**EXERCISE OBJECTIVE**
The full set of entries has to be output exactly.

**TASK DATA**
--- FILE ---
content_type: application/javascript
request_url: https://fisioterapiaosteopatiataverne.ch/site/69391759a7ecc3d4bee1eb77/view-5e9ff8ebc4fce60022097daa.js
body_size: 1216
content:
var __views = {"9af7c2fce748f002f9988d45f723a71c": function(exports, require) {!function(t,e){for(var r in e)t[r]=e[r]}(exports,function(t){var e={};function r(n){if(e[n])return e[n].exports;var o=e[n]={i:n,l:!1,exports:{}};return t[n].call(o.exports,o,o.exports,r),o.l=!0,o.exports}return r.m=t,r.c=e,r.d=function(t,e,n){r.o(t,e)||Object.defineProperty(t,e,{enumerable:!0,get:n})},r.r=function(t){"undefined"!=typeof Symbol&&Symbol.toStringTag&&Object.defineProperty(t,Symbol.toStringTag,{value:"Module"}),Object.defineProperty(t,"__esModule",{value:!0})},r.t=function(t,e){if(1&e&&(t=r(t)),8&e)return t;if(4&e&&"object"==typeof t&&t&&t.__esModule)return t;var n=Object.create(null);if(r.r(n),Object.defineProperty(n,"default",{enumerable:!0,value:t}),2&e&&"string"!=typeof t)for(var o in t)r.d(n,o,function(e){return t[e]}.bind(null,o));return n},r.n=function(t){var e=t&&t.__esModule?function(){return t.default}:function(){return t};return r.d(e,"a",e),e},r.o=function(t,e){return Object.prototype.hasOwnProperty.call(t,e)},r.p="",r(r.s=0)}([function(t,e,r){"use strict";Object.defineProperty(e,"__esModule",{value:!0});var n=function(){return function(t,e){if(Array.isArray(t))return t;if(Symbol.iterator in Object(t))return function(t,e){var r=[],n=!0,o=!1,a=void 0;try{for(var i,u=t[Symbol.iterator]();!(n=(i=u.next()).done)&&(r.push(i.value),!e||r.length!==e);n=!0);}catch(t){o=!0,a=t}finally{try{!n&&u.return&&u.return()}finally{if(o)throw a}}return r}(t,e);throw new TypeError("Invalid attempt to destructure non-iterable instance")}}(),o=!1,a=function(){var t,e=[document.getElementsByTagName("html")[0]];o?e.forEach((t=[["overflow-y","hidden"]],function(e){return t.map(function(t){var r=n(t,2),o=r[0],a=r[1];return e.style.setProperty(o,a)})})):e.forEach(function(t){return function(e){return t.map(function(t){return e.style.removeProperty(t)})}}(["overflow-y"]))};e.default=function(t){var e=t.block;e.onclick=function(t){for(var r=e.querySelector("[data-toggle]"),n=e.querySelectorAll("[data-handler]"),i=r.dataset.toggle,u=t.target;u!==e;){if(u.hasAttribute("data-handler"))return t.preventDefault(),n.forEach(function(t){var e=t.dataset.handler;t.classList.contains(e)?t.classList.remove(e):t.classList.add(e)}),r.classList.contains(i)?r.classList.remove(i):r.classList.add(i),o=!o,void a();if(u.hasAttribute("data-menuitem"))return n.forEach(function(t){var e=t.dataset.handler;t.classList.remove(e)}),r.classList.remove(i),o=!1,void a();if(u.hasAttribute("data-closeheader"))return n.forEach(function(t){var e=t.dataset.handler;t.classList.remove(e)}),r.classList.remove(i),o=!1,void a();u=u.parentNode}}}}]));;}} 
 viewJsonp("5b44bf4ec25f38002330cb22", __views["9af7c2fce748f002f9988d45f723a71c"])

**RESPONSE**
--- FILE ---
content_type: application/javascript
request_url: https://fisioterapiaosteopatiataverne.ch/site/69391759a7ecc3d4bee1eb77/view-5e9ff8ebc4fce60022097daa.js
body_size: 1216
content:
var __views = {"9af7c2fce748f002f9988d45f723a71c": function(exports, require) {!function(t,e){for(var r in e)t[r]=e[r]}(exports,function(t){var e={};function r(n){if(e[n])return e[n].exports;var o=e[n]={i:n,l:!1,exports:{}};return t[n].call(o.exports,o,o.exports,r),o.l=!0,o.exports}return r.m=t,r.c=e,r.d=function(t,e,n){r.o(t,e)||Object.defineProperty(t,e,{enumerable:!0,get:n})},r.r=function(t){"undefined"!=typeof Symbol&&Symbol.toStringTag&&Object.defineProperty(t,Symbol.toStringTag,{value:"Module"}),Object.defineProperty(t,"__esModule",{value:!0})},r.t=function(t,e){if(1&e&&(t=r(t)),8&e)return t;if(4&e&&"object"==typeof t&&t&&t.__esModule)return t;var n=Object.create(null);if(r.r(n),Object.defineProperty(n,"default",{enumerable:!0,value:t}),2&e&&"string"!=typeof t)for(var o in t)r.d(n,o,function(e){return t[e]}.bind(null,o));return n},r.n=function(t){var e=t&&t.__esModule?function(){return t.default}:function(){return t};return r.d(e,"a",e),e},r.o=function(t,e){return Object.prototype.hasOwnProperty.call(t,e)},r.p="",r(r.s=0)}([function(t,e,r){"use strict";Object.defineProperty(e,"__esModule",{value:!0});var n=function(){return function(t,e){if(Array.isArray(t))return t;if(Symbol.iterator in Object(t))return function(t,e){var r=[],n=!0,o=!1,a=void 0;try{for(var i,u=t[Symbol.iterator]();!(n=(i=u.next()).done)&&(r.push(i.value),!e||r.length!==e);n=!0);}catch(t){o=!0,a=t}finally{try{!n&&u.return&&u.return()}finally{if(o)throw a}}return r}(t,e);throw new TypeError("Invalid attempt to destructure non-iterable instance")}}(),o=!1,a=function(){var t,e=[document.getElementsByTagName("html")[0]];o?e.forEach((t=[["overflow-y","hidden"]],function(e){return t.map(function(t){var r=n(t,2),o=r[0],a=r[1];return e.style.setProperty(o,a)})})):e.forEach(function(t){return function(e){return t.map(function(t){return e.style.removeProperty(t)})}}(["overflow-y"]))};e.default=function(t){var e=t.block;e.onclick=function(t){for(var r=e.querySelector("[data-toggle]"),n=e.querySelectorAll("[data-handler]"),i=r.dataset.toggle,u=t.target;u!==e;){if(u.hasAttribute("data-handler"))return t.preventDefault(),n.forEach(function(t){var e=t.dataset.handler;t.classList.contains(e)?t.classList.remove(e):t.classList.add(e)}),r.classList.contains(i)?r.classList.remove(i):r.classList.add(i),o=!o,void a();if(u.hasAttribute("data-menuitem"))return n.forEach(function(t){var e=t.dataset.handler;t.classList.remove(e)}),r.classList.remove(i),o=!1,void a();if(u.hasAttribute("data-closeheader"))return n.forEach(function(t){var e=t.dataset.handler;t.classList.remove(e)}),r.classList.remove(i),o=!1,void a();u=u.parentNode}}}}]));;}} 
 viewJsonp("5b44bf4ec25f38002330cb22", __views["9af7c2fce748f002f9988d45f723a71c"])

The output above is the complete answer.